In the past three weeks, an unprecedented surge in COVID-19 cases has engulfed Florida. On June 1, the state’s seven-day running average for new cases—used to smooth the jitters in daily totals due to weekend testing drops and reporting backlogs—stood at 726. By June 15, the seven-day average had more than doubled to 1,775 daily cases, exceeding the state’s early peak in April. By the end of June, the seven-day average had almost quadrupled to 6,990 daily cases. Less than a week into July, the seven-day average for daily new cases now stands at more than 9,200, despite decreased testing and reporting over the Independence Day weekend.
With a population of 21 million, Florida now has more new cases per day than any other US state, including two other larger states with major outbreaks, Texas (population 29 million) and California (population 40 million).
Back in April, things looked very different. By April 15, Florida had confirmed just over 22,500 cases of COVID-19, while in the pandemic’s early epicenter, New York had confirmed almost 215,000 cases.
In a televised interview, Dr. Deborah Birx, coordinator of the White House’s coronavirus response, singled out Florida’s COVID-19 public health dashboard as exemplary because it offered case and testing data at the county and zip-code level. Florida also stood out as one of the first US states to break out cases and deaths by race and ethnicity. And although it took threats of lawsuits to get the Florida Department of Health to release weekly reports on COVID-19 in long-term care facilities and correctional facilities, the data was eventually published. But other crucial data remains out of public reach, and the way Florida releases much of its data has also made data compilation a challenge for researchers—both for reasons unique to Florida’s data, and because of problems common to many other states.
Our aim at The COVID Tracking Project is to compile the data states and territories provide in the most useful and transparent way we can. In this post, we’ll walk through the things we’ve learned about Florida’s COVID-19 data, the challenges we’ve encountered in compiling it, and some problems that we’ve been unable to solve.
Missing COVID-19 hospitalization data
Update: As of July 10, ten days after the governor’s office told the Miami Herald that current hospitalization data would be incorporated into the state’s COVID-19 reporting within a few days, the Florida Agency for Health Care Administration began publishing data by county for “Hospitalizations with Primary Diagnosis of COVID.” To our knowledge, this data has not appeared on the Florida Department of Health’s COVID-19 website. We are seeking clarification about which patient populations this data includes.
States report new COVID-19 cases and test totals days or even weeks after the tests are performed. This lag between testing and reporting can stretch longer and longer as outbreaks worsen. Death data, which epidemiologists sometimes characterize as a better measure of an outbreak’s severity, lags even more than testing data. This makes hospitalization numbers one of the best ways to understand the true size and severity of COVID-19 outbreaks in something closer to real time, particularly in areas where testing capacity has been overwhelmed.
Only three US states—Florida, Hawaii, and Kansas—fail to publish data on how many of the state’s COVID-19 patients are currently hospitalized. Of those three states, Florida has the largest COVID-19 outbreak by far.
Instead, the state releases only cumulative hospitalizations and ER admissions for COVID-19 patients. As discussed in our recent post on hospitalization data, it’s not possible to calculate current hospitalizations from cumulative totals. Since April, the Agency for Healthcare Administration has released data on hospital-bed and ICU capacity and utilization independently of the Florida Department of Health.

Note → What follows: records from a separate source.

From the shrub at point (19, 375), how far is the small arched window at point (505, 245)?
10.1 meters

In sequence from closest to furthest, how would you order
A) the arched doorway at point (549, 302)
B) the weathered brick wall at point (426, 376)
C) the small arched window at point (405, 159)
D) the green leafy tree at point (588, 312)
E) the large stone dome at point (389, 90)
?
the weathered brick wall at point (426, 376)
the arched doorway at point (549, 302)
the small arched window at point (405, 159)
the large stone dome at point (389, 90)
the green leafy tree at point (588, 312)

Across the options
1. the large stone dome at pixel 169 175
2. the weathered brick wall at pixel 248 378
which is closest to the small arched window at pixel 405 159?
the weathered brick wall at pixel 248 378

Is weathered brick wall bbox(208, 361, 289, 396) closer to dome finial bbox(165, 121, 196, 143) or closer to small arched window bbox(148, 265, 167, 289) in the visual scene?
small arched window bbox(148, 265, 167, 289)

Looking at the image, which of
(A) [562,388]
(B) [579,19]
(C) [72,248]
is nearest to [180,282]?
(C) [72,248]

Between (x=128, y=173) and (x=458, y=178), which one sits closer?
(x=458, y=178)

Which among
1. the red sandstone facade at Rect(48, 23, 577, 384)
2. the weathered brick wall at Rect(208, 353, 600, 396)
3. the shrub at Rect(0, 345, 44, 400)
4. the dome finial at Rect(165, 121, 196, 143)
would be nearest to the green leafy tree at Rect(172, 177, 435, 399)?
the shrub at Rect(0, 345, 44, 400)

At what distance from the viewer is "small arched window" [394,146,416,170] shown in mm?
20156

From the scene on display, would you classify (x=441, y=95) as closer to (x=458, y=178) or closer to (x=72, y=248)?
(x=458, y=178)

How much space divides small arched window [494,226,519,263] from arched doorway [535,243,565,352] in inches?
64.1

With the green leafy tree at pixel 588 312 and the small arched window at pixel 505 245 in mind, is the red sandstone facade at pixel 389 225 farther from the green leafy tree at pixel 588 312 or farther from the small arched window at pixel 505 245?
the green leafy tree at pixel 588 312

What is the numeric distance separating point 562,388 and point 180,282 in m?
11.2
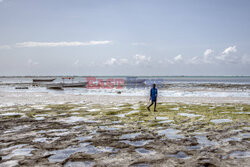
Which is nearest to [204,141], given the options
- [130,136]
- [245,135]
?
[245,135]

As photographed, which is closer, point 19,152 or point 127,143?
point 19,152

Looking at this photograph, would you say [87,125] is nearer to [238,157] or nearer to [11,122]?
[11,122]

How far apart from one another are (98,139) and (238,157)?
15.9 feet

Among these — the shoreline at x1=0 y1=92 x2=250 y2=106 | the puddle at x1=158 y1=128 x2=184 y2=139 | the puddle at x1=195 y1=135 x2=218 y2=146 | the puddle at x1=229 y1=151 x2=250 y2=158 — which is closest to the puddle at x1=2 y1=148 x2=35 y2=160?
the puddle at x1=158 y1=128 x2=184 y2=139

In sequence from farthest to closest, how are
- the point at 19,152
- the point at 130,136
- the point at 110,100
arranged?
the point at 110,100 → the point at 130,136 → the point at 19,152

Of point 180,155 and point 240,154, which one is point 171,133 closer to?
point 180,155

This data is useful for understanding which hospitals may be running out of capacity, but it is not COVID-19 specific.
But the hospitalization data gap for Florida may be about to close. Miami Herald journalist Ben Conarck reported on June 30 that the governor’s office told him that “current hospitalizations will be incorporated into the state’s COVID reporting in the next few days.” When we queried the Florida Department of Health, they told us via email that they don’t track hospitalization data in their system—and that current hospitalization data won’t be included in the detailed state- and county-level PDF reports they produce each day. However, a spokesperson for the Florida Department of Health told Bloomberg in late June that the data will be published “alongside other publicly available data on cases.” As of this morning, eight days after the initial announcement, the data has not yet been published.
Missing data on probable cases and deaths
The US Centers for Disease Control and Prevention, working closely with the Council of State and Territorial Epidemiologists, advises all US states and territories to report “probable” COVID-19 cases and deaths. (We broke down the strict requirements for a case to be considered probable here on the blog earlier this month.)
When testing capacity is overwhelmed and it becomes harder to get lab confirmation for suspected cases of COVID-19, lab tests can no longer capture the full impact of an outbreak. In these circumstances, data on probable cases and deaths becomes crucial to understanding the full extent of the outbreak. Florida does not report probable cases or deaths.
Mixed PCR and antigen testing data
The FDA has approved two different COVID-19 diagnostic tests: PCR tests and antigen tests. The PCR test is a molecular test that detects the presence of the genetic material of the virus. It is seen as the gold standard of diagnostic tests. It is the most accurate test available, but it can take days to get test results. Antigen tests are a newly approved, rapid form of COVID-19 diagnostic test that detects the presence of a specific protein on the surface of the virus. Results are quick, but they are not as sensitive as PCR tests and have a higher chance of false negatives.
On July 1, the Florida Department of Health started mixing antigen test results with PCR test results and calculating an overall percent-positive rate using this commingled data. The state does not break out the number of each type of test reported. Because these tests perform differently and antigen tests are more likely to provide false negative results, these tests should not be combined in reports. They should also not be used to calculate the percent positivity, which is likely to be artificially lowered by the inclusion of a test with a greater percentage of false negatives.
Antigen tests are also not considered to be “confirmatory” tests, so people with positive antigen tests alone don’t count as confirmed cases of COVID-19. In fact, they don’t even count as probable cases without additional epidemiological or clinical evidence. Antigen test totals and results should be provided separately.
Incomplete data on COVID-19 in long-term care facilities
Long-term care facilities have especially been hard hit by the COVID-19 pandemic. The New York Times reports that 11% of all US county’s cases have occurred in these facilities and that they account for 43% of all US COVID-19 deaths. Florida’s facilities have already seen large COVID-19 outbreaks, and the 1,994 deaths in long-term care facilities to date account for 50% of the state’s total COVID-19 deaths.
Until mid-April, Florida did not publish any data about COVID-19 in nursing homes and assisted living facilities. After local news organizations threatened public-records lawsuits, Florida began publishing some data on COVID-19 in nursing homes and assisted living facilities in April. But major deficiencies remain:
The state also does not report cumulative long-term care facility cases, instead reporting “the information available for current residents and staff with cases as of yesterday’s date.” A resident or staff member of a long-term care facility who has recovered from the virus will not be listed on either report. A resident or staff member who was infected with COVID-19 and has a COVID-19 related death will not be included as a positive case in future reports and will be listed in the death report only.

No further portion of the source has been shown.